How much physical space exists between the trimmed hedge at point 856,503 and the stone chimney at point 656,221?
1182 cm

* * *

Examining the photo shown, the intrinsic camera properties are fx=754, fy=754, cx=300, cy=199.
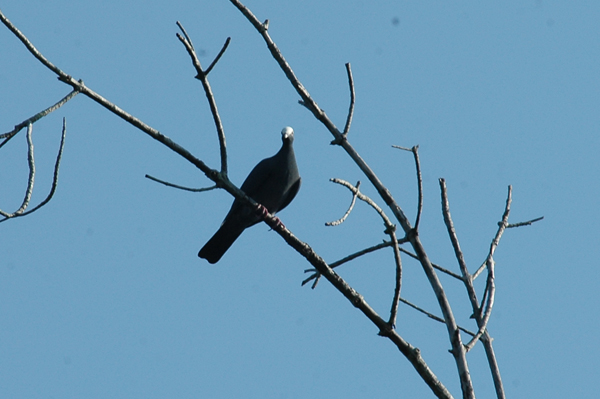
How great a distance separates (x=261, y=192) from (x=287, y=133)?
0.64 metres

...

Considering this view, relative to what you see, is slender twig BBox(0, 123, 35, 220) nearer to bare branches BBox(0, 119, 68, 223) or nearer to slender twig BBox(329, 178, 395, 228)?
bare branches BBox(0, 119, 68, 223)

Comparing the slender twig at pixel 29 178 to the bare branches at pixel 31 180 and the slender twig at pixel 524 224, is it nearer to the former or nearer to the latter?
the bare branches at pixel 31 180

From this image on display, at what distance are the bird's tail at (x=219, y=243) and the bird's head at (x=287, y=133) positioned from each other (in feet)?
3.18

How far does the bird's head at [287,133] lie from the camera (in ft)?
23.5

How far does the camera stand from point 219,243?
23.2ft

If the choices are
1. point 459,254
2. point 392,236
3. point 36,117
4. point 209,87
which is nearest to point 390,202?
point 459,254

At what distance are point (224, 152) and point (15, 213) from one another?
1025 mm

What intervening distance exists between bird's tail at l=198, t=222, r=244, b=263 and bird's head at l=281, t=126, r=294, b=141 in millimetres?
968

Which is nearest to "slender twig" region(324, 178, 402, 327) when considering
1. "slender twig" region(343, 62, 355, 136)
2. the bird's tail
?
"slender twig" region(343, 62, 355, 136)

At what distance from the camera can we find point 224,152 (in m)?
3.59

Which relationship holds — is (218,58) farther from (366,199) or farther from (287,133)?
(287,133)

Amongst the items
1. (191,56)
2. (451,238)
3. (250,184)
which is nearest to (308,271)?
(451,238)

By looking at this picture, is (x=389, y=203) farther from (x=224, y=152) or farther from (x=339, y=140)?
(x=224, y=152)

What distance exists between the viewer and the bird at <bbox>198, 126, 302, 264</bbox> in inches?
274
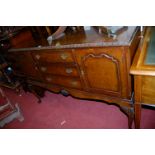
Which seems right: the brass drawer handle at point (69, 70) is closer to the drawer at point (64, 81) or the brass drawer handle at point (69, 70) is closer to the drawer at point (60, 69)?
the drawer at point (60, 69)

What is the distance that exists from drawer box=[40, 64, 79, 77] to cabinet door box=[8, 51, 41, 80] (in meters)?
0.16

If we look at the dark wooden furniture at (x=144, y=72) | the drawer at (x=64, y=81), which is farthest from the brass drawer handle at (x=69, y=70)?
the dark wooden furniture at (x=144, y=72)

• **WHAT IS BEING ASKED**: Count the lines in the material above that contain the string "brass", with case counting. Reply with the number alone.

• **ANSWER TO THIS EXERCISE**: 2